SHELFLIST: a file of bibliographic records arranged by call number, i.e. entries are arranged in the same order as materials on the shelves.

To shelflist an item in an online environment is to ensure that the call number assigned to a particular manifestation of a work (i.e., an "edition") is a) unique and b) maintains the integrity of the file, i.e. the file arrangement follows a predictable order.

One particularly important aspect of file integrity involves collocation (bringing together related items). Collocation is a fundamental principle of bibliographic control, the underlying rationale behind authority work, classification, subject assignments, choice of entry, and so on. In shelflisting, the principle is most evident in the practice of keeping editions and translations together on the shelf, but is not restricted to these. (See, for example, the procedures for handling biography and geographic cutters, and for commentaries)

Note that the principle of collocation is not applied to accession-type numbers such as those used for microfilm, or Beinecke "idiot-numbers."

The focus of this document will be primarily on the shelflisting of LC classification call numbers. However, call numbers assigned by the Library of Congress are generally NOT shelflisted. The call number is copied into MFHD 852 from the bibliographic record 050 00 field and a capital X is entered by the cataloger at the end of the last cutter number (the "trailing X"). Generally, no attempt is made to make the LC call number file consistently with the preexisting Orbis shelf arrangement. Some significant exceptions are made to keep editions and translations together, and to keep together books by and about literary authors. (See the separate document on the policies and procedures for Trailing X.) Use of the trailing X procedure means that the Orbis call number arrangement (as well as the arrangement of items on the shelves) is not totally consistent.

The virtual shelflist. Another reason why the Orbis call number arrangement is not totally consistent is because a number of physically separate shelflists, each having its own file integrity, were merged into a single "virtual" (non-physical) shelflist because of recon and Voyager.

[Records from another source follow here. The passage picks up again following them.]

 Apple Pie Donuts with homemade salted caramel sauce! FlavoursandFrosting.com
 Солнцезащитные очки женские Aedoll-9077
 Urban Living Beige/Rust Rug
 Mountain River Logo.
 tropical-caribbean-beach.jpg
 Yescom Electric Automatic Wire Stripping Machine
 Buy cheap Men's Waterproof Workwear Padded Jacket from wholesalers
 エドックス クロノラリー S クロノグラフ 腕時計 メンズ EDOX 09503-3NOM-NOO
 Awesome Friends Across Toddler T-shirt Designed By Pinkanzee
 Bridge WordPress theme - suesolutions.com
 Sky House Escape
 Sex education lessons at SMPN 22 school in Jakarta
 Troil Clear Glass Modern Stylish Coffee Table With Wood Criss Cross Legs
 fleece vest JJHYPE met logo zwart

SML catalogers shelflist primarily against the YUL file. This file consists of LC classification call numbers assigned by SML, Beinecke, British Art, and Social Science catalogers. "YUL" was the Yale Union [card] Shelflist maintained by cataloging staff of those libraries. Because SML provides cataloging for a number of school and departmental libraries, YUL locations are not restricted to SML, Beinecke, British Art, and Social Science. Libraries including Arts, Classics, Cross Campus, and Kline Science are all part of the YUL file.

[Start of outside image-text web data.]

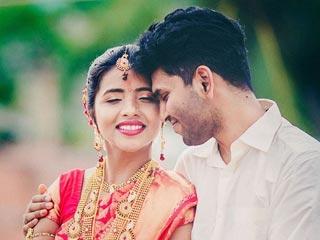 Search matrimony Bharat Matrimony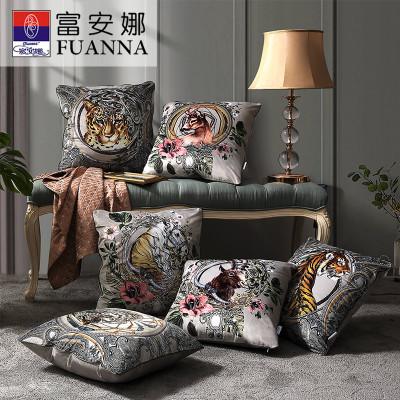 富安娜(FUANNA)家紡北歐客廳沙發抱枕靠墊靠背辦公室汽車護腰靠枕套正方形枕頭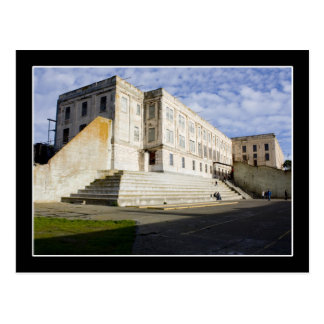 Prison Courtyard on Alcatraz Post Card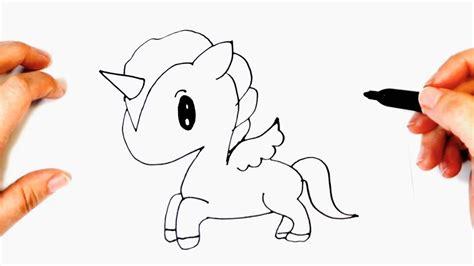Cómo dibujar un Unicornio Kawaii   Dibujos Kawaii Fáciles ...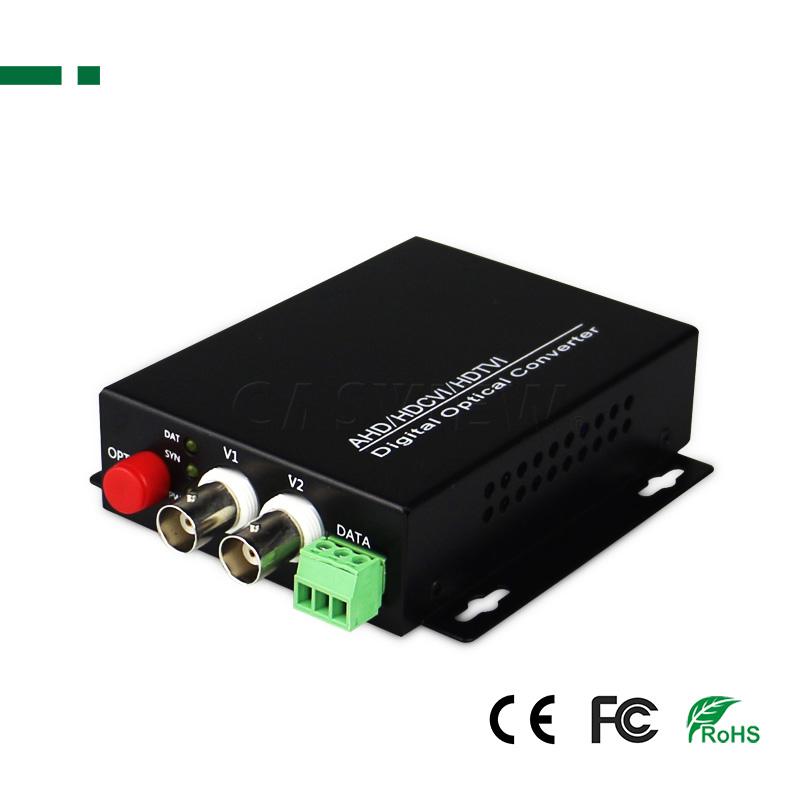 PS-HD2V-1080P ΜΕΤΑΤΡΟΠΕΑΣ ΑΠΟ OPTICAL ΣΕ HD-AHD/CVI/TVI OPTICAL TRANCIVER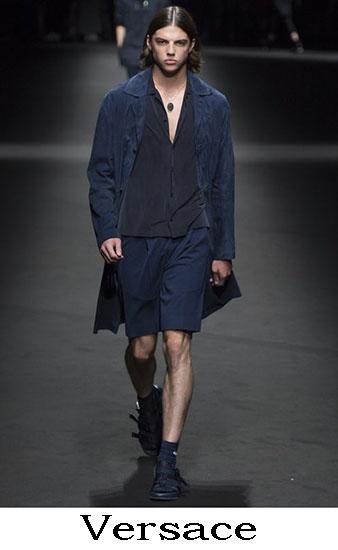 Versace Primavera Estate 2017 Abbigliamento Uomo 30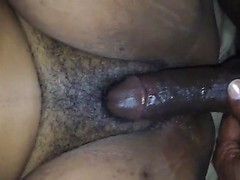 Juices and sexy cream leak from her black pussy as he pounds his dick inside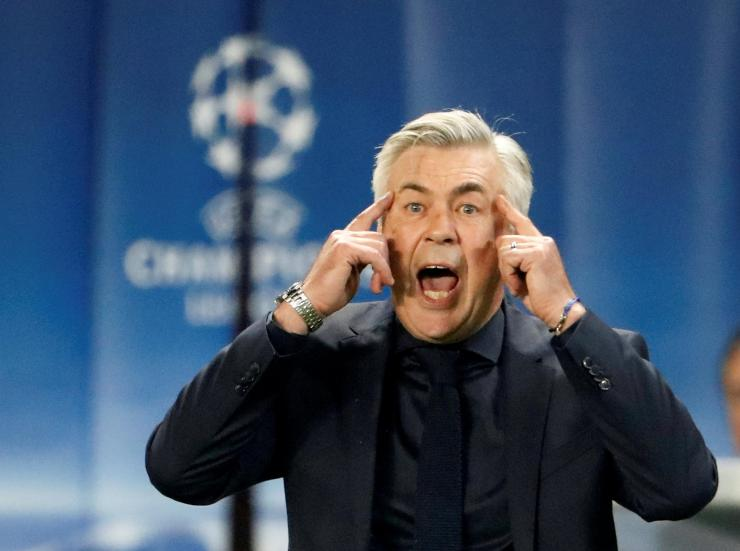 Carlo Ancelotti has a hatful of experience at the highest level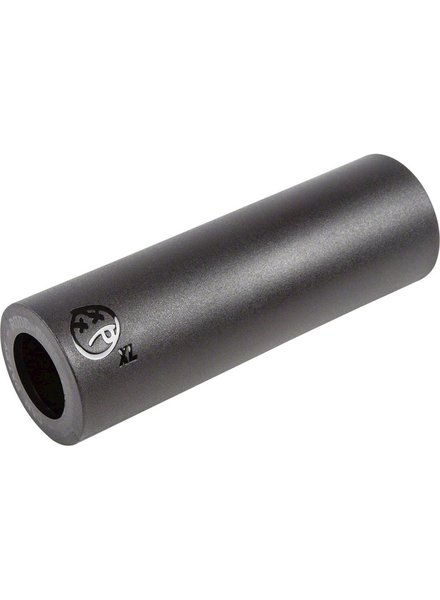 BSD Rude Tube Replacement Sleeve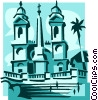 Vector Clip Art image  of a Spanish Steps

The YUL file does not include the LC classification files of the Divinity Library, the Law Library*, the Medical Library, and the Music Library. In practice this means that LC classification numbers assigned by these libraries do not have to be accounted for in maintaining YUL file integrity; a YUL call number only needs to be "unique" within the YUL file. For example, a call number in the Music Library for a particular title/edition can be the same number assigned to a different title/edition in Cross Campus, but a call number assigned to a particular title/edition in Social Science must be assigned to any copy of that particular title/edition held by Cross Campus.

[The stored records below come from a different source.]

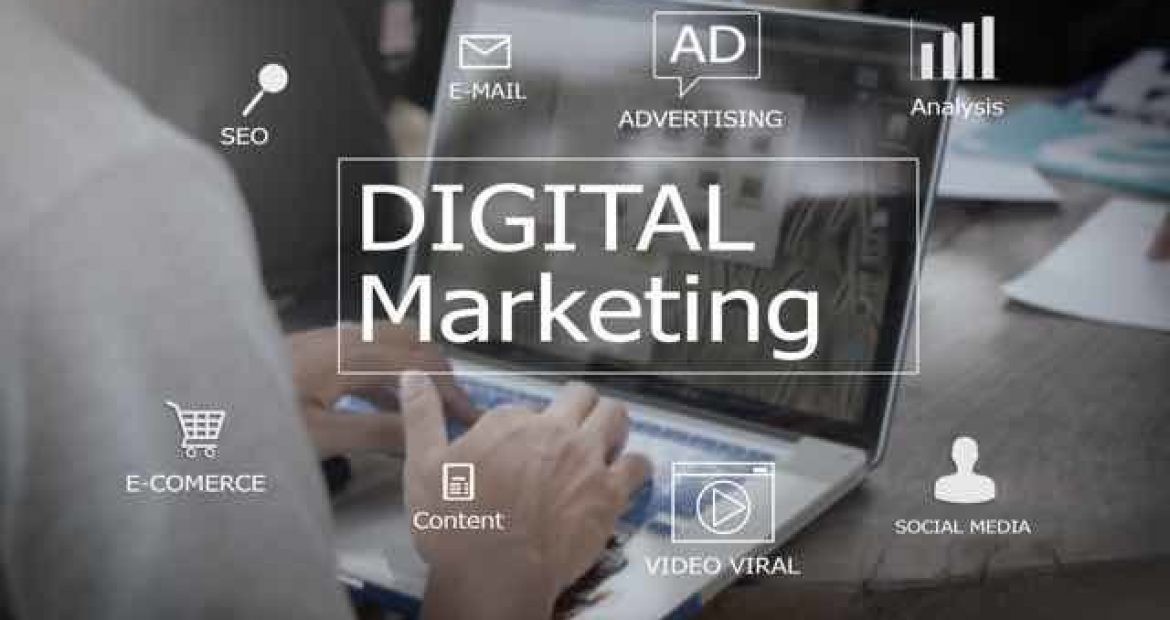 What Questions to Inquire before Searching for a Digital Marketing Firm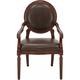 Pierson Accent Chair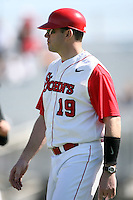 February 21, 2009:  Coach Mike Hampton (19) of St. John's University during the Big East-Big Ten Challenge at Jack Russell Stadium in Clearwater, FL.  Photo by:  Mike Janes/Four Seam Images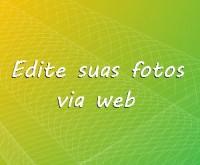 10 sites para editar suas fotos online de graça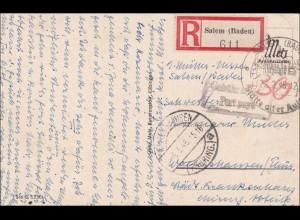 Französische Zone: Salem/Baden auf AK mit Sonderstempel 1946 nach Waltershausen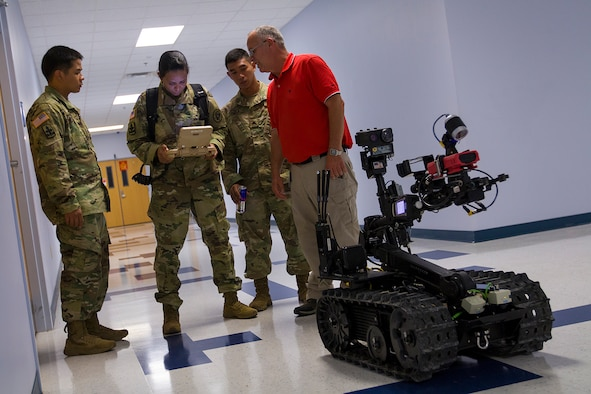 Soldiers from the Hawaii National Guard's 93rd Weapons of Mass Destruction Civil Support Team receive hands-on training.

*Note that Law Library records are not in the Orbis database.

However, the combination of recon and online shelflisting requires some adjustment because all libraries contributing records to Orbis now share the same virtual shelflist; the more consistency we achieve, the easier it will be for everyone to shelflist new numbers. At the same time, we will try to avoid disrupting the integrity of the local shelf arrangement whenever possible.